Un Lannister siempre paga sus deudas; un Borbón, no

“The king can do as he likes!”

His Grace, Joffrey of Houses Baratheon and Lannister, First of His Name, King of the Andals and the First Men, Lord of the Seven Kingdoms, and Protector of the Realm.

 

Desde que la ley ya no es lo que le place al rey, Monarquía y Derecho nunca se han llevado demasiado bien. Siempre que se intenta que el Jefe del Estado, símbolo de su unidad y permanencia, cumpla las leyes como todo ciudadano y se someta al imperio del Derecho, surgen problemas. Por ejemplo, ¿podría Robb Stark, el Rey en el Norte, ser acusado de un delito de detención ilegal por el secuestro de Jaime Lannister? ¿Podrían los numerosos hijos ilegítimos de Robert Baratheon ejercitar una acción de filiación contra él? La respuesta, negativa, no cambiaría si en vez del Rey de Poniente hablásemos del Rey de España, ya que en ambos casos el rey no responde ante nadie.

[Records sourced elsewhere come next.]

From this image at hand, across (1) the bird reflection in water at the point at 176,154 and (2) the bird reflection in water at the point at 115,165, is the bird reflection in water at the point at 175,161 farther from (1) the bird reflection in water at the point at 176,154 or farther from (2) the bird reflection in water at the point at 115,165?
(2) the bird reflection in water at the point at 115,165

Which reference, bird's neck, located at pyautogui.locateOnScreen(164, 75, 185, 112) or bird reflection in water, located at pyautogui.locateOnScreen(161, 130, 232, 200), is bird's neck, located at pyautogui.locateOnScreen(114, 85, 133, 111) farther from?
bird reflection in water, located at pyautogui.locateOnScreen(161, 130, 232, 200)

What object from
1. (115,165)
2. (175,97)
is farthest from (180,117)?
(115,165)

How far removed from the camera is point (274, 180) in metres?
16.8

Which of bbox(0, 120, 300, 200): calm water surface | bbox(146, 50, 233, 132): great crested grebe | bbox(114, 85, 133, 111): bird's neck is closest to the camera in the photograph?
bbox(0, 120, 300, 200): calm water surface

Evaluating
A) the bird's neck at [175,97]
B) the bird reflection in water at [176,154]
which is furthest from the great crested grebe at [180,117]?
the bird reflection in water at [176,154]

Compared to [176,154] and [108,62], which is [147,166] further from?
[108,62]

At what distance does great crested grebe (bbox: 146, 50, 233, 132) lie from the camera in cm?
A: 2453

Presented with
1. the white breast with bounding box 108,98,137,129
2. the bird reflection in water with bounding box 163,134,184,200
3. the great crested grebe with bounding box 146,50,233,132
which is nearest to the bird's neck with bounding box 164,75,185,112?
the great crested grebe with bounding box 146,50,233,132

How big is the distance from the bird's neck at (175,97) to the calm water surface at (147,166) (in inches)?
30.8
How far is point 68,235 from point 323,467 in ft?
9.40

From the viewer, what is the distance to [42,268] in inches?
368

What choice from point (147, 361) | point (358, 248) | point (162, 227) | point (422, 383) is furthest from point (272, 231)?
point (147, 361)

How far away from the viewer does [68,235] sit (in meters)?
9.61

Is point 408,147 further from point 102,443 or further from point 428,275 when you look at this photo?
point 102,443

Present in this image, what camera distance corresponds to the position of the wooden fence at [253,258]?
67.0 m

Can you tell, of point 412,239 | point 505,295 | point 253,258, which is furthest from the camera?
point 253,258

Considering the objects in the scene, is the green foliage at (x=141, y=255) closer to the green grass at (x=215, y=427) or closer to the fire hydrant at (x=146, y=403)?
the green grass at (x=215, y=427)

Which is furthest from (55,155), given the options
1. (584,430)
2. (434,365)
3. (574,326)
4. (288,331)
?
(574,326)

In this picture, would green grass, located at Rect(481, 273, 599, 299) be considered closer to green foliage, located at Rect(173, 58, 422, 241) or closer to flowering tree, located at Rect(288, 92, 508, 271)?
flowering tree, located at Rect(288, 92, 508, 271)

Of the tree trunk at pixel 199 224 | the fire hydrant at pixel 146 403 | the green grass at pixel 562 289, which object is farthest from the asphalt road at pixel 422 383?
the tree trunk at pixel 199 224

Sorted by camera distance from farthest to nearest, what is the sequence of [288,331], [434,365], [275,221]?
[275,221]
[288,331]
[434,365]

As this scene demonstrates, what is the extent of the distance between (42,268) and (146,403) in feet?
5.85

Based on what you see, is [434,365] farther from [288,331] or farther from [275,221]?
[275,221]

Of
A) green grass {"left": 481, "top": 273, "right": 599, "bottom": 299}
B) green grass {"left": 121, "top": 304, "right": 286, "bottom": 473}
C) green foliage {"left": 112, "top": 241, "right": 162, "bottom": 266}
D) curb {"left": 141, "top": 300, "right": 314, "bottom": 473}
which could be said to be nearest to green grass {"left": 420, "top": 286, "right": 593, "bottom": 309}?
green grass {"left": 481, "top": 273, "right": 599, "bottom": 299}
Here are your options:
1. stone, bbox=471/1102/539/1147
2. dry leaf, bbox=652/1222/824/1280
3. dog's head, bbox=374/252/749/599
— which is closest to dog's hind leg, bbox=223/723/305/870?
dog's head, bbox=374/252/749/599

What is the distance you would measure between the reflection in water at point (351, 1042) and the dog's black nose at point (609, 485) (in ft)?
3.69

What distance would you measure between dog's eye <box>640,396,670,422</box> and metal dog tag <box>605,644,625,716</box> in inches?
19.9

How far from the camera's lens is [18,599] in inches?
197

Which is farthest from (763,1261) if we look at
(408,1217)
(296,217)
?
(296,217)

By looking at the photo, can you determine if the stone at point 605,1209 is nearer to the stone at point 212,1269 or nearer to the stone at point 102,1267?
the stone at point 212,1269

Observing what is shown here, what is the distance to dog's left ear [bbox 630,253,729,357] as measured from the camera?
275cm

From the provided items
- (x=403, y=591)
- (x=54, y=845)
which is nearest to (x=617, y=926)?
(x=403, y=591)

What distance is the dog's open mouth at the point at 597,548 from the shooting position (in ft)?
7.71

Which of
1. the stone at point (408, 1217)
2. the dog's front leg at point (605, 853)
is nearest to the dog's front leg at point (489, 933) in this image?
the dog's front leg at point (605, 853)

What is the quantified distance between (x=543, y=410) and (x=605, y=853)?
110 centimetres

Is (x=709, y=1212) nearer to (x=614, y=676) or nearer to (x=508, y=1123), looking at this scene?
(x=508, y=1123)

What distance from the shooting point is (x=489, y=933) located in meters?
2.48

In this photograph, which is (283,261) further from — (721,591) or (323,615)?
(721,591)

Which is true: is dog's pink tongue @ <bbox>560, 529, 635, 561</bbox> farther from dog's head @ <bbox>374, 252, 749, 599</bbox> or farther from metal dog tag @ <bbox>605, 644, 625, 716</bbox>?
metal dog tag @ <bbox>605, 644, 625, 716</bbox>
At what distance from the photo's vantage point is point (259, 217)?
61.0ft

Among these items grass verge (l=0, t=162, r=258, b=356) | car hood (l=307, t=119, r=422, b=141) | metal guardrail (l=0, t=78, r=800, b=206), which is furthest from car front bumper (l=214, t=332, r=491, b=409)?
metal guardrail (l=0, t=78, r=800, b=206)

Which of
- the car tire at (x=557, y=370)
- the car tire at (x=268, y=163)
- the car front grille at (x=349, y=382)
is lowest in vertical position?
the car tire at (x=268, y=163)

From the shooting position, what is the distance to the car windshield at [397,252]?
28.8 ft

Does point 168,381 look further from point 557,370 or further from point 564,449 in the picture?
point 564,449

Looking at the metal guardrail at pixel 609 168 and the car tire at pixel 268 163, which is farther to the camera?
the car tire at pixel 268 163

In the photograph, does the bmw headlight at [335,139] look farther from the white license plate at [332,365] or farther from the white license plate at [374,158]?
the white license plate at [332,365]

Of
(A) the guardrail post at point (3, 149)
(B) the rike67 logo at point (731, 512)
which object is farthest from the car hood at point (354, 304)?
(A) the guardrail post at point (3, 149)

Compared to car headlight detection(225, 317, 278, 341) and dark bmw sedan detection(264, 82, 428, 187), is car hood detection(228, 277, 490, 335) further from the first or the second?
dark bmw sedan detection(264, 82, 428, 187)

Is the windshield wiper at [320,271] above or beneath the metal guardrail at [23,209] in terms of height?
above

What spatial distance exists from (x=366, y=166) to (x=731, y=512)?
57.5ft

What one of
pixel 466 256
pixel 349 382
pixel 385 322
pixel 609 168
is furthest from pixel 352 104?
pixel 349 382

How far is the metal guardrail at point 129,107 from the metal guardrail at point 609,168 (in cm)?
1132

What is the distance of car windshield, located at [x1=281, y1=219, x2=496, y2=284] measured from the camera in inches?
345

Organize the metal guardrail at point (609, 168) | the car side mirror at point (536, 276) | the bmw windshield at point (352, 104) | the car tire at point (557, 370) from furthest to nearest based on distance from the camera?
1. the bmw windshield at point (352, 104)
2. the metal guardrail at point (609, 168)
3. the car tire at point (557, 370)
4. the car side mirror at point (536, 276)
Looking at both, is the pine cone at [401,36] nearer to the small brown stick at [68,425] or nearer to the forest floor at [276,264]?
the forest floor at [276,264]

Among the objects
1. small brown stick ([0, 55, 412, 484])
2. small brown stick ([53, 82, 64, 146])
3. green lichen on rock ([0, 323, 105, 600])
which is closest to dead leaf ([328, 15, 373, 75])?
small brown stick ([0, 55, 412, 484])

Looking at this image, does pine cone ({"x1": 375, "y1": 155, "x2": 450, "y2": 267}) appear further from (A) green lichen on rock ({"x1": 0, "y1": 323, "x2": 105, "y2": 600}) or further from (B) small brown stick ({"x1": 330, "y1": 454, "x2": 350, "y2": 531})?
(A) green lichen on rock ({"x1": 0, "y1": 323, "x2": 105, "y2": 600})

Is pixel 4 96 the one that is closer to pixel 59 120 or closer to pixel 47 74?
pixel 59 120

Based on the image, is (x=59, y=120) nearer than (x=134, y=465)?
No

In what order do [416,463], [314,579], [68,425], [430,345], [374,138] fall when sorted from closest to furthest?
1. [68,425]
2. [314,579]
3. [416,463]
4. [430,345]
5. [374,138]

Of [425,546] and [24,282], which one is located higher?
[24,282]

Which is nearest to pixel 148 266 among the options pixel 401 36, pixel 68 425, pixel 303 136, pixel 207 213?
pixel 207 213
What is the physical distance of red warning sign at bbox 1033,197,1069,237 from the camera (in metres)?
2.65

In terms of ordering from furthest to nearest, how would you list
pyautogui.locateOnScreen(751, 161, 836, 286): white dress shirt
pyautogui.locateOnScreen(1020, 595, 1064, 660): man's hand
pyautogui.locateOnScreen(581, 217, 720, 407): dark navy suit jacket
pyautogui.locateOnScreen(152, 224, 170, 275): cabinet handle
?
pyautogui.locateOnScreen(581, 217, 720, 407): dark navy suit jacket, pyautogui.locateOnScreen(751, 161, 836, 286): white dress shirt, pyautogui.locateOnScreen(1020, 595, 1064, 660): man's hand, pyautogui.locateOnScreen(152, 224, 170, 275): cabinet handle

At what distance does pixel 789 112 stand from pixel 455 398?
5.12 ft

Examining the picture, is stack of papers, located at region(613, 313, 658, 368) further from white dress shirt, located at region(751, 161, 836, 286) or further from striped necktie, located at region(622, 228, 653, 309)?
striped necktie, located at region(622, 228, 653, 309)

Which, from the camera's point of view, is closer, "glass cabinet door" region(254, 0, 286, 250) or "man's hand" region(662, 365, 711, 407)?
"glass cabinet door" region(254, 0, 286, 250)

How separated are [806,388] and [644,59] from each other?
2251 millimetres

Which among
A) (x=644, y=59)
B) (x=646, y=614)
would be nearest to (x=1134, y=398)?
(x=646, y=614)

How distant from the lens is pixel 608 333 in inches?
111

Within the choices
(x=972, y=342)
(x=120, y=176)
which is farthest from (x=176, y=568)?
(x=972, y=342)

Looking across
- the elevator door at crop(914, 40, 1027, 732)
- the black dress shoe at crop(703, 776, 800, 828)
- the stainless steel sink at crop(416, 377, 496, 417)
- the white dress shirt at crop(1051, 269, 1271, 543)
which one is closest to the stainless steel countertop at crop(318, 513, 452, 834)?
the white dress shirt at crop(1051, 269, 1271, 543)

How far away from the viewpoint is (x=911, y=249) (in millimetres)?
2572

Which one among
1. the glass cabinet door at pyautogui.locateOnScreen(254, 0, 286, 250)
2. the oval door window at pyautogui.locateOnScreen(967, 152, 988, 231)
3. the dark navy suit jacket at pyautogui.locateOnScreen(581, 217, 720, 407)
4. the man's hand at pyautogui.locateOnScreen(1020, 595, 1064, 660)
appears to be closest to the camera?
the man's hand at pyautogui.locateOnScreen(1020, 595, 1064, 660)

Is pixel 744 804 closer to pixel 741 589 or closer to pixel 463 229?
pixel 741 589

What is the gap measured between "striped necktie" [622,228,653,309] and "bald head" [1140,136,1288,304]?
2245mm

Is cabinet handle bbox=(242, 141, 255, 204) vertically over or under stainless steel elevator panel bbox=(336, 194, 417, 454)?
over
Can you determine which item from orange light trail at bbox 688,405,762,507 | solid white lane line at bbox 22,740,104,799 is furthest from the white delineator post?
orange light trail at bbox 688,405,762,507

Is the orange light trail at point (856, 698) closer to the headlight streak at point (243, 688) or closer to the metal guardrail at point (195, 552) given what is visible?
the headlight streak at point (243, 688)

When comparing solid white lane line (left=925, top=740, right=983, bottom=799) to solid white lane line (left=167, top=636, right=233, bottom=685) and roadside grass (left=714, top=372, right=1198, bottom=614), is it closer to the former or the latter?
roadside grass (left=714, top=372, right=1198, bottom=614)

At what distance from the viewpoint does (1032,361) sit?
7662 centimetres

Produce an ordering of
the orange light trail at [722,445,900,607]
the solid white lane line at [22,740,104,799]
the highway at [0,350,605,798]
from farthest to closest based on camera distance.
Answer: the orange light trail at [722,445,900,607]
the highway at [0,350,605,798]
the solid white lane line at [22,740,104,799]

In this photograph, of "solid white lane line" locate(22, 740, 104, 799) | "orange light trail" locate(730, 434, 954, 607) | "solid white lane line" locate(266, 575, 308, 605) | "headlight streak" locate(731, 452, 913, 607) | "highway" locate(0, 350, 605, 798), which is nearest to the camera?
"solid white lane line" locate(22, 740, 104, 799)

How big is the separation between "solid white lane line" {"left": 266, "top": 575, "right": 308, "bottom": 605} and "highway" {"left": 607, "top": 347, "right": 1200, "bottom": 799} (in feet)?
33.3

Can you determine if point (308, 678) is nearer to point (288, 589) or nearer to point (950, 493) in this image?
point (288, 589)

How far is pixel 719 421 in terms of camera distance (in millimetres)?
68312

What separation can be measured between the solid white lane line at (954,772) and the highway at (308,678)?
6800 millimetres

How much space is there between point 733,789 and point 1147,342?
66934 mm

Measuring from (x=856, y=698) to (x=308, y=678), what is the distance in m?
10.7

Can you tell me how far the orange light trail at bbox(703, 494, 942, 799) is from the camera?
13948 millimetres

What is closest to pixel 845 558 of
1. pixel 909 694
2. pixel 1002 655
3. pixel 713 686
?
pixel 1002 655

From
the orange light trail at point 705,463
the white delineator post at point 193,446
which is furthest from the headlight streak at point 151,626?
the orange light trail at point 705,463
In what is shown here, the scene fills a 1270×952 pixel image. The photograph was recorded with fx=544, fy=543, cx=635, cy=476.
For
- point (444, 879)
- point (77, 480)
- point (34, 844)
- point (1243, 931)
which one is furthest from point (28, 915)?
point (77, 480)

La inviolabilidad del monarca está recogida en el art. 56.3 de la Constitución de 1978, que señala que “la persona del Rey es inviolable y no está sujeta a responsabilidad”. Esto quiere decir que el Rey, mientras reina, no puede ser llamado por ningún juez, ni para declarar ni para ser juzgado, y por ende tampoco puede ser condenado. La mayor parte de los expertos en Derecho Constitucional entiende que la mención expresa a “la persona” del Rey implica una falta total de responsabilidad en todos los órdenes, ya sean penales, civiles, laborales, fiscales, etc. Esta absoluta irresponsabilidad regia deriva del viejo aforismo británico “the king can do no wrong”  (el Rey no puede hacer mal).

El Rey, mientras reina, no puede ser llamado por ningún juez, ni para declarar ni para ser juzgado, y por ende tampoco puede ser condenado

Se suele justificar la inviolabilidad del Rey por la existencia de la institución del refrendo, que es su corolario lógico. El Rey es irresponsable de sus actos porque nunca puede actuar solo (“the king cannot act alone”, dicen los británicos) y, en su lugar, responden el Presidente del Gobierno o los Ministros competentes, quienes posibilitan los actos regios y asumen la responsabilidad que de ellos se deriva (art. 64 de la Constitución). Si una actuación del Rey resultase ser un delito, el que sería juzgado y condenado no sería él sino el Ministro que aprobó el hecho. Los actos privados del Rey no pueden ser refrendados por un órgano político, pero sin embargo, a ellos se extiende también la prerrogativa de la inviolabilidad.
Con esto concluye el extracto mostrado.